Goodbye To Analog Cellular
Thursday, December 27, 2007First and foremost, I wish each and every one of you all the best for the holidays and a very successful new year. 2008 will certainly go down in the annals of wireless as a year of change. Will Sprint roll out WiMAX? Who will win the 700-MHz auctions? Will the D block (shared with public safety) be won by anyone? Will Google actually win a block of spectrum at the auction? If so, what will it do with it? Will Apple unveil a UMTS-capable iPhone? And on and on it goes.

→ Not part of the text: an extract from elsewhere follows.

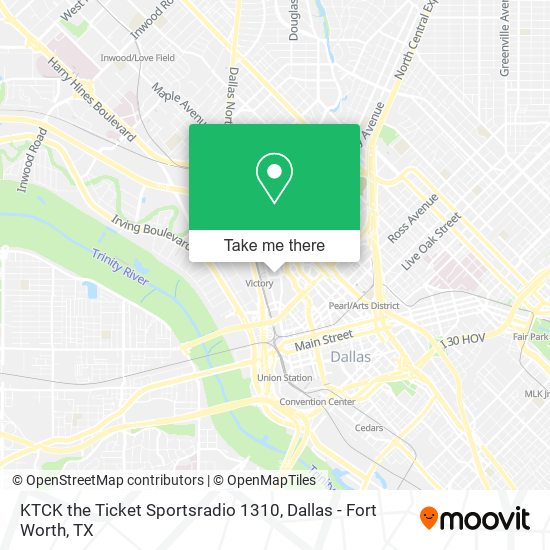 Mapa de KTCK the Ticket Sportsradio 1310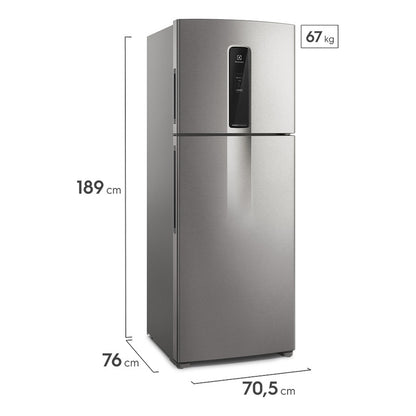 Heladera Refrigerador Electrolux It70s Frost Free Inverter Plateado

There are enough uncertainties for the next year to keep us on our our toes.
However, of one thing there is no doubt: On Monday, February 18, 2008, any network operator that is still supporting analog cellular in the 850-MHz band can pull the plug and start using that spectrum for digital cellular services. This should not be earth-shattering news to anyone since it has been coming for a number of years. On several recent trips to cell sites, I stood and watched the analog equipment and not a single analog channel was in use. The changeover probably won’t affect many handset customers, but it will affect OnStar customers whose cars are equipped with an analog-only cell phone, burglar and fire alarm systems that still use analog cellular to call in an alarm and a few M2M (machine to machine) devices.
So I don’t expect a lot of impact on end users, but I do expect network operators who get to turn off analog to experience noticeable gains. Verizon and other smaller CDMA network operators will gain the use of a full CDMA channel (1.25 MHz). This can and will be used for additional voice capacity in many cell sites, but it can also support a single EV-DO Rev A carrier, so some areas that do not have it now will be getting EV-DO Rev A soon after the analog sunset. From a personal perspective, it means that the Verizon cell site above my house should have EV-DO Rev A available during the first quarter of 2008 so I will have a fallback to my DSL connection, which is good to have just in case.

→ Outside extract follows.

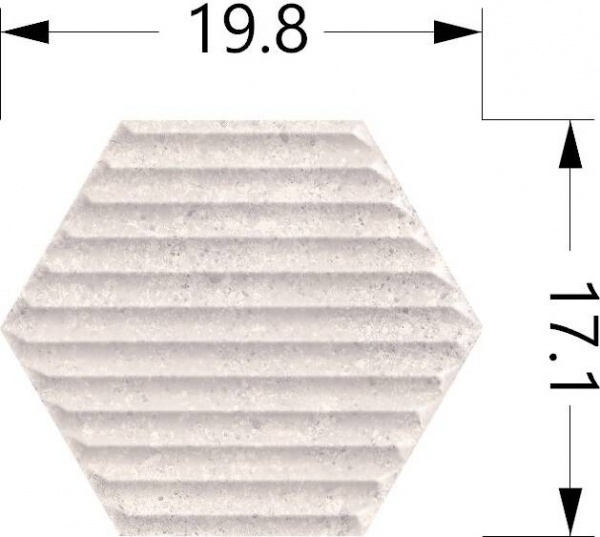 Плитка Ceramika Paradyz Palomera Grys Heks. Str. B 19,8x17,1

GSM network operators will gain additional voice or EDGE channels but won’t be able to use this spectrum for UMTS/HSPA unless they add some of their existing spectrum to it since a UMTS carrier uses 5 MHz of bandwidth and most networks will be freeing up about 1.5 MHz of spectrum. AT&T will be shuttering the rest of its TDMA network—you might remember that it went from analog to TDMA instead of GSM, added GSM to its network and now, of course, UMTS/HSPA, so it goes from having to support four different technologies down to two: GSM and UMTS. This will give AT&T more spectrum from the TDMA shutdown as well as from the analog shutdown. (AT&T began decommissioning its TDMA network in the summer of 2007 and plans to have it totally dismantled by early 2008.)
Analog cellular has been with us since the first cellular system was turned on in 1981, 27 years ago. In truth, the only reason it lasted this long is that the FCC kept analog as a requirement for several years to ease the transition to digital cellular. Some of you may remember carrying analog phones and then analog/CDMA or analog/TDMA phones while the networks were in transition. There are no FCC mandates for today’s technologies, so the timing of future network conversions to new technologies will be driven by network operators and suppliers, not by the FCC or the government.

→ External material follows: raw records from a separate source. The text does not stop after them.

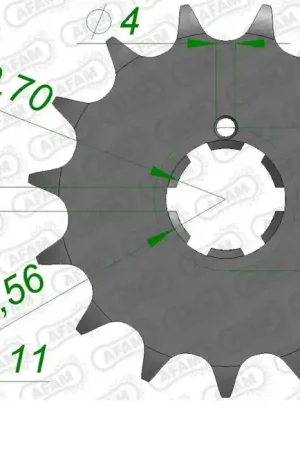 Limited Edition AFAM - FRONT 15T, 530 - Sprockets - 15T formaat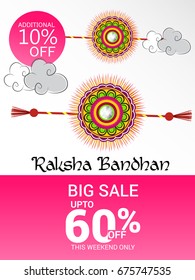 Vector illustration of a Banner for Raksha Bandhan.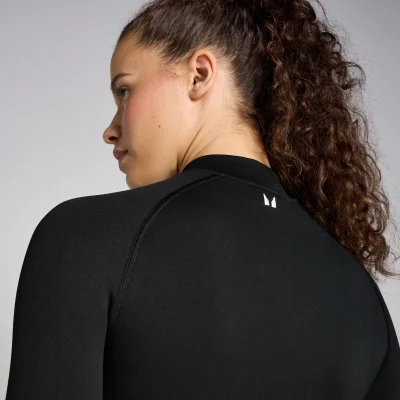 MP Women's Waffle Seamless Long Sleeve Top - Black - M Image 6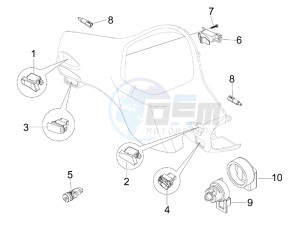 GTS 300 ie Touring drawing Selectors - Switches - Buttons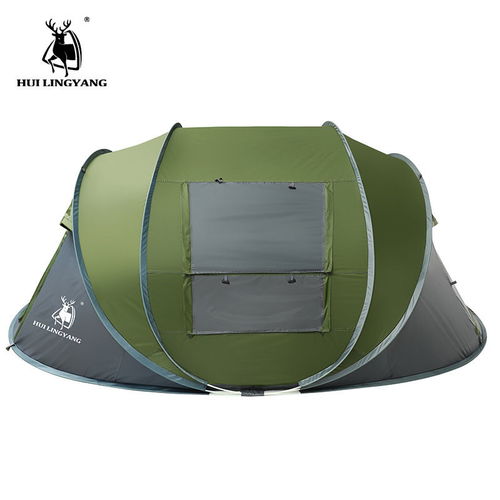 正品徽羚羊自動帳篷 新款3-4人速開拋帳，野營防水首選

Analog has served us well, from 3-watt mobile phones, to bag phones, to handhelds. As the systems grew in size and coverage, equipment vendors responded with smaller devices that were more mobile than ever before. It won’t be long before entire analog cell sites will show up on eBay, and I’m sure some will buy them just to have a piece of wireless history in their basement or garage.
Network operators who had to keep analog up and running won’t be sad to see it go. It has been painful for them to have to build more sites for increased capacity while they were sitting on enough spectrum to relieve the problem in many areas. T-Mobile and Sprint, as well as a number of the newer, smaller networks, haven’t had to deal with analog since they came after digital standards were released and did not fall under the grandfathered analog rules. They have been able to use all of their spectrum for digital communications right from the beginning.
How fast will analog be replaced with new digital channels? About as fast as technicians can get to each site, insert new channel cards and pull out the old analog equipment. After 27 years, the world of analog cellular service will be going dark in the United States, and today wireless phones are commonplace and are smaller and lighter than ever before. Times have changed, and as the sun sets on 1G (first-generation cellular), 4G is not far off!